#### [Aim 1]
From the forum post about drones near airliners, reproduce word for word the part that opens with the words containing "To: McGruff" and closes with "intended collision point.".
#### [Aim 2]
Using the forum post about drones near airliners, answer each item below.
(a) According to the Jeppesen ILS map, how fast would an airliner be traveling at point ZULAB?
(b) Within how many feet of airliners on landing approach have the drone/UFOs been placed hovering?
(c) In the small-boat comparison, what kind of guidance could be used to position yourself in the middle of the channel?

#### [Document extract]

I believe that I have covered all your objections in the following previous posts on the thread. Note that according to the Jeppesen ILS map for JFK runway 31R at point ZULAB, a point at altitude 1,900 feet almost exactly where the JFK done was spotted an airliner would be travelling 160 knots. In the past three months two drone/UFOs have been placed hovering within 300 feet of
airliners on landing approach. IMO, someone is practicing of failed in an actual attempt at a collision!

http://www.freerepublic.com/focus/bloggers/3014942/posts?page=8#8

To: McGruff

“That doesn’t sound very easy.”

Imagine yourself in two-dimensions in a small boat trying to intentionally collide with a large ship.

If you have a navigational chart of the ship channel and know the shipping schedule you could position yourself in the middle of the channel using newly available GPS guidance.

You would have the best chance of achieving a collision if you selected a passage in the channel where the large ship would be following a constant bearing as it approaches your intended collision point.

You could sit there at the most likely collision point facing your craft towards the oncoming ship and you would only have to make very small adjustments to the port or starboard (left or right) to insure a collision, assuming you were not detected on the bridge of the approaching craft.

#### [Given entries]

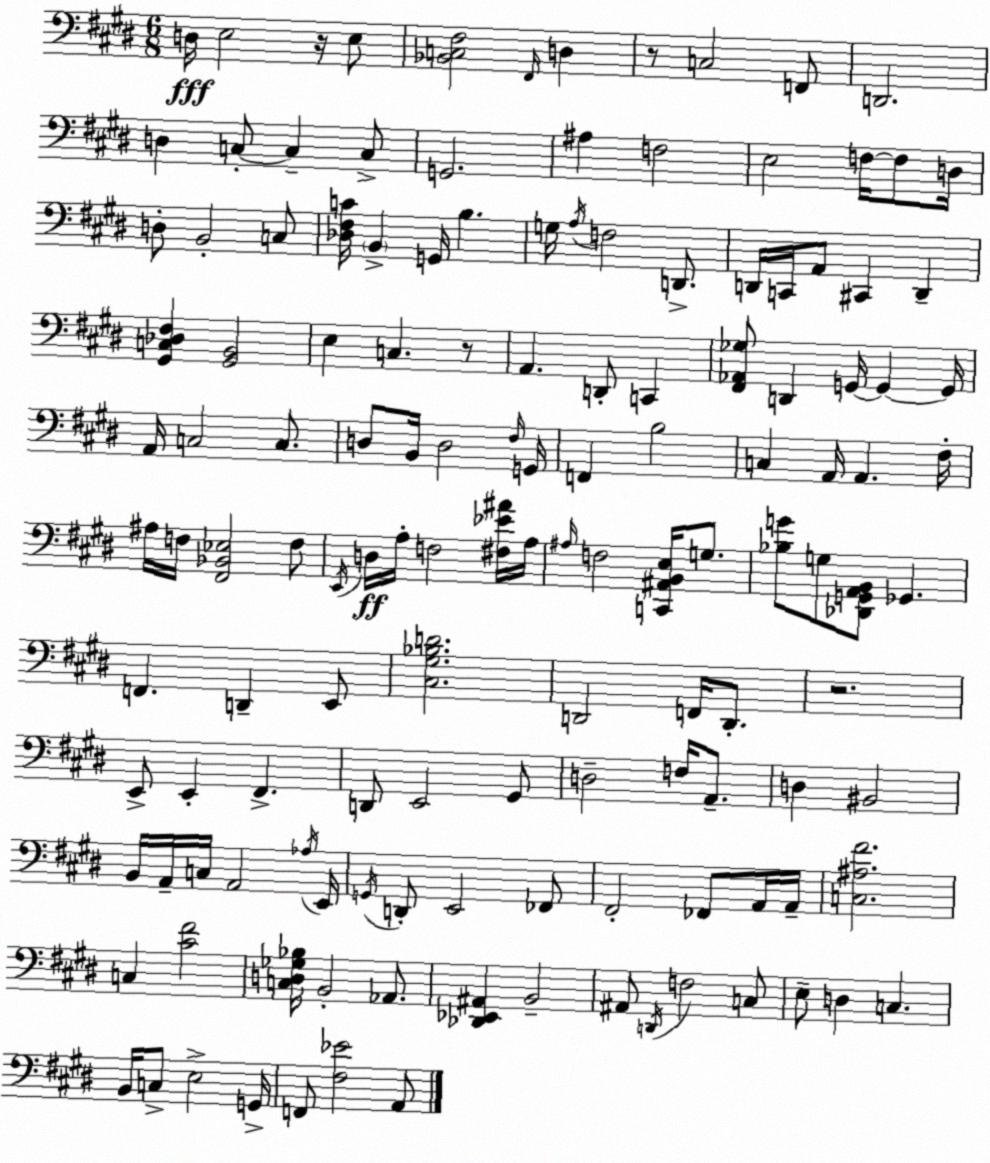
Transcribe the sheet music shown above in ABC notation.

--

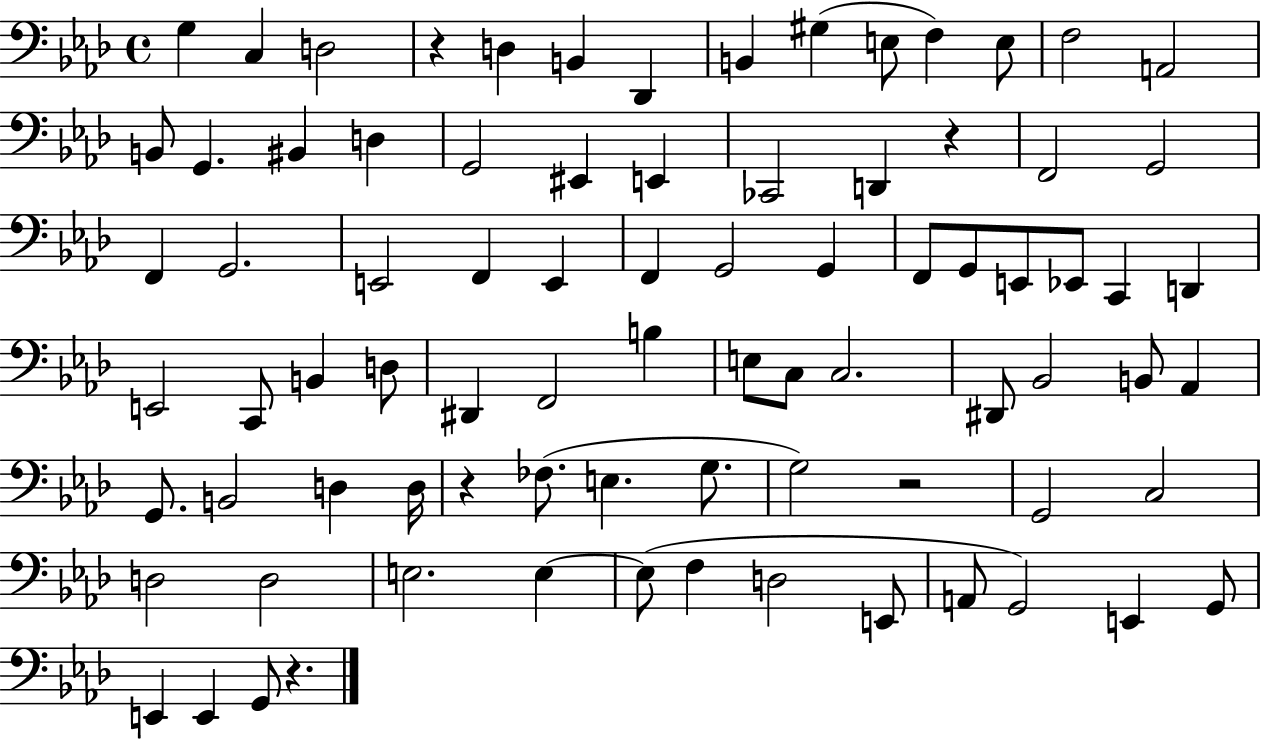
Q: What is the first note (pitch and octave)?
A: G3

#### [Problem solution 1]
To: McGruff

“That doesn’t sound very easy.”

Imagine yourself in two-dimensions in a small boat trying to intentionally collide with a large ship.

If you have a navigational chart of the ship channel and know the shipping schedule you could position yourself in the middle of the channel using newly available GPS guidance.

You would have the best chance of achieving a collision if you selected a passage in the channel where the large ship would be following a constant bearing as it approaches your intended collision point.

#### [Problem solution 2]
(a) 160 knots
(b) 300 feet
(c) Newly available GPS guidance